Medical marijuana dispensary applicants to court Deerfield board

SOUTH DEERFIELD — Two applicants competing to run a medical marijuana dispensary in Deerfield are expected to ask the Board of Selectmen on Wednesday for letters of support.

A New Leaf Inc. is scheduled to come before the board to discuss its plans publicly for the first time. J.M. Farm’s Patient Group is not on the formal agenda yet, but director James M. Pasiecnik of Whately said his group will also attend next week’s meeting.

A New Leaf is co-directed by Montague residents Joshua and Marina Goldman and Susan Lowry. Joshua Goldman is the co-founder and chief executive officer of Australis Aquaculture, a fish farm in Montague. Goldman declined to comment about his group’s plans.

The two groups are among five competing for a state license to run a medical marijuana dispensary and cultivation center in Franklin County. The state requires each of the 13 counties to have one license and no more than five.

The selectmen, however, are not required to give letters of support to either group and the state Department of Public Health application for a registered medical marijuana dispensary does not require a support letter from a host community.

A letter only improves an applicant’s chances with the state, Pasiecnik said.

Interim Town Administrator Wendy Foxmyn said the town has been advised by its lawyer that it doesn’t have to support either applicant and can choose to write a general letter of support for being a host community for a facility.

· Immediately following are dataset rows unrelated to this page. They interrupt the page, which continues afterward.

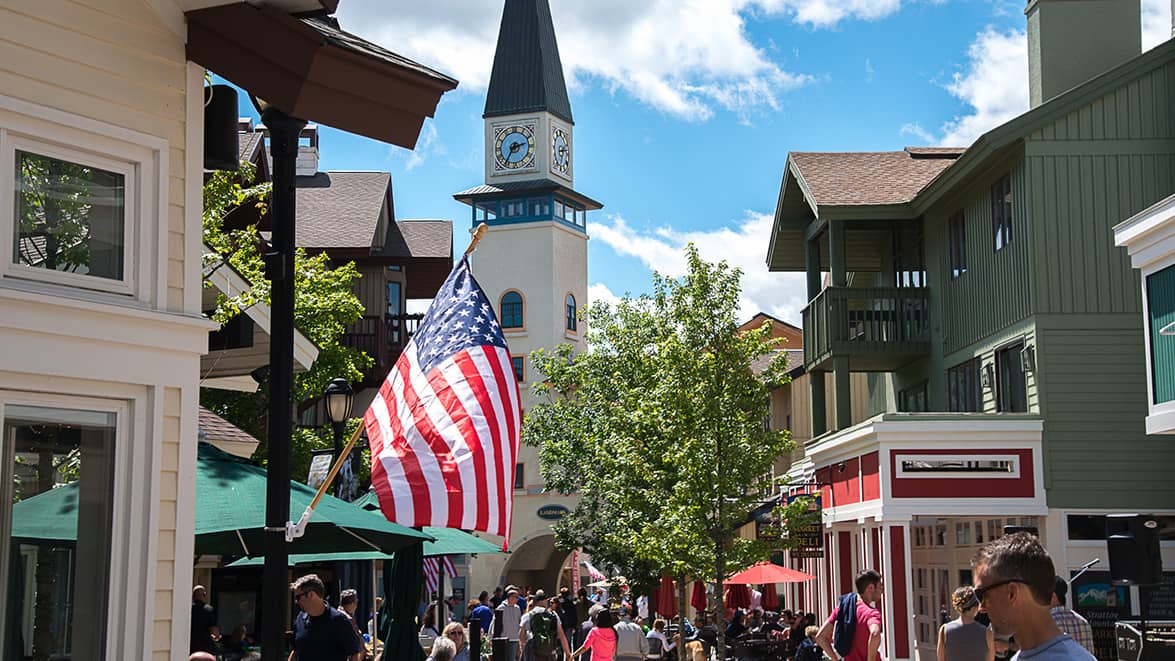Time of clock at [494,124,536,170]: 2:35
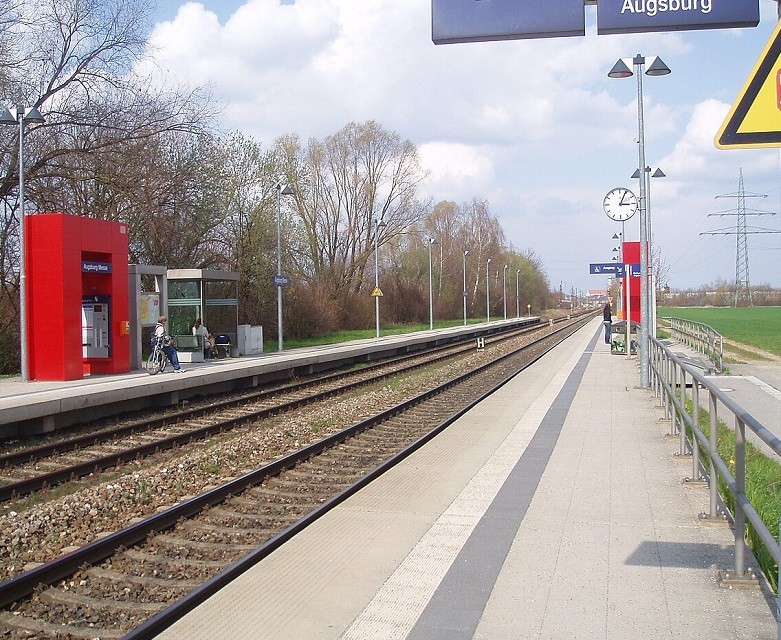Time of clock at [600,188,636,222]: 3:04
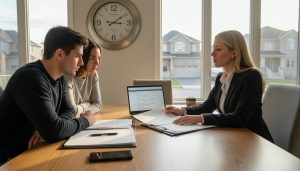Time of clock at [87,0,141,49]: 3:09
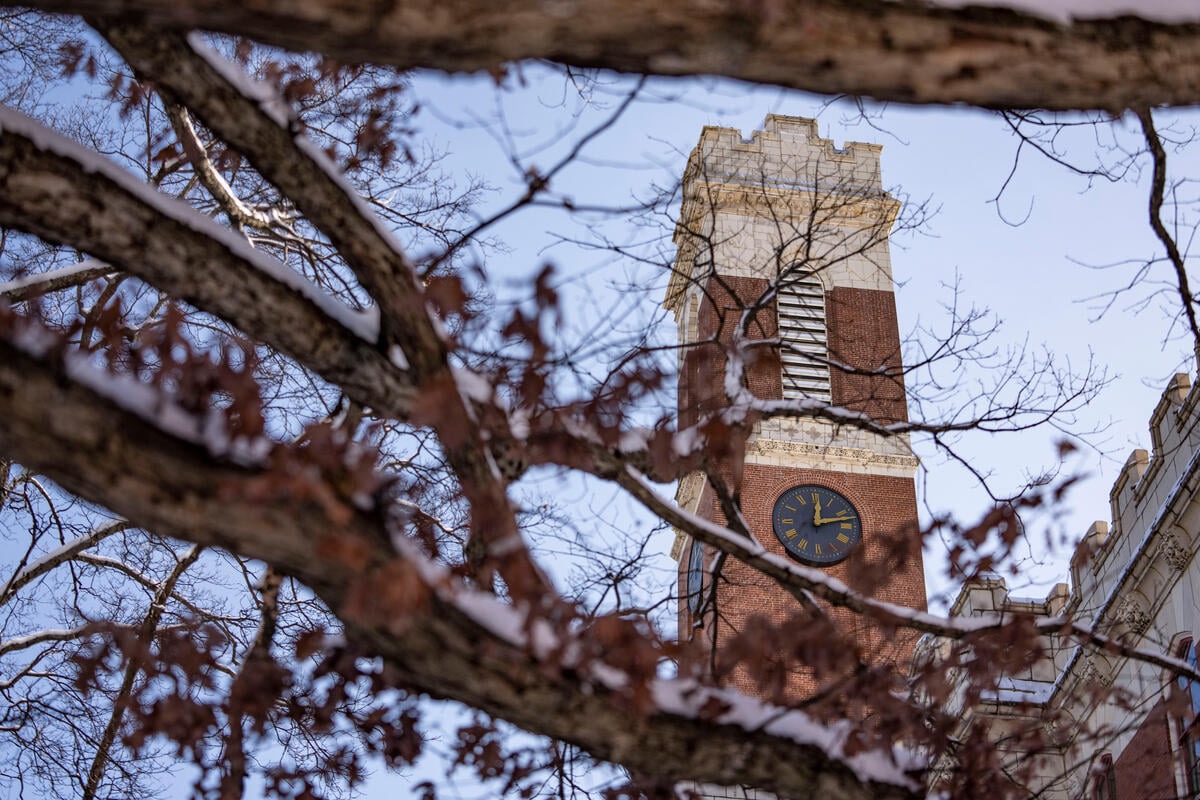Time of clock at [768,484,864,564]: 12:12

The decision is up to the selectmen, Foxmyn said.

The selectmen are a permitting authority under the town’s zoning bylaw (and act as the Board of Health) and supporting one or both proposals at this time may compromise their later permitting responsibilities, Foxmyn said.

The two nonprofits also competed for the same property at 10 Greenfield Road, which is owned by Greenfield Road LLC, a real estate company owned by Mark Valone of South Deerfield.

But this week, Pasiecnik said, he reached an agreement with Valone and secured a lease for the 15,747-square-foot space.

Pasiecnik said he agreed to pay a $35,000 nonrefundable deposit to Valone for the property.

“We have it locked up,” Pasiecnik said.

If he receives a license, Pasiecnik said, he would run the dispensary and cultivation center at the site. The total property is 100,000-square-feet, Pasiecnik said, which will allow his company to expand.